Non mi basta dire mi sono alzata dal letto, ho fatto qualche faccenda, ho parlato con qualche amica, ho preparato il pranzo perché desidero che questi gesti siano colmi di vita, mi provochino, mi facciano sentire viva, che io possa dire io ci sono e sono contenta di esserci, ho bisogno di una letizia per vivere, di un cuore che brami vita, anche quando lascio scorrere il tempo per paura, desidero poter gridare tutto.

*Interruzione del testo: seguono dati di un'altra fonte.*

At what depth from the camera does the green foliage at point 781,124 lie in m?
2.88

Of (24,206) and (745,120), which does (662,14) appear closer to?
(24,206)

Inaspettatamente ho iniziato, ad un certo punto, ad accettare questo tempo, cioè a gridare alla vita di poter star bene, di poter passare una buona giornata, di cercare un senso profondo nelle mie azioni e alle ore che passano. Così mentre scendevo le scale di casa per fare la spesa, un gesto routinario ormai, il mio cuore ha sobbalzato, chiedendomi di lasciar spazio ad una nuova me, cioè mi sono sorpresa a desiderare che il mio cuore sia pieno di nuovi pensieri, di nuovi modi di affrontare quel che mi accade.
Non basta più quel che avevo già imparato, seppur importante, è come se dovessi lasciar spazio ad una nuova misura, ad una nuova intelligenza, che non è mia, ma che occorre lasciar entrare. Mi accorgo che altrimenti in questo periodo avanzano, girano nella mente gli stessi giudizi, intenzioni, propositi su come dovrei essere, cosa dovrei fare e chi dovrei essere, lasciando poco scampo al perdono, cioè lasciando poco spazio a stare “davanti ad un Dono”, come dice Silvio.
Così, con le gambe che tremano, sono persuasa, che forse è giunto un nuovo tempo; anche se pongo resistenza, perché il nuovo spaventa; occorre scoprire un nuovo senso e un nuovo scopo più maturo e più Grande di quello che ho avuto sempre tra le mani.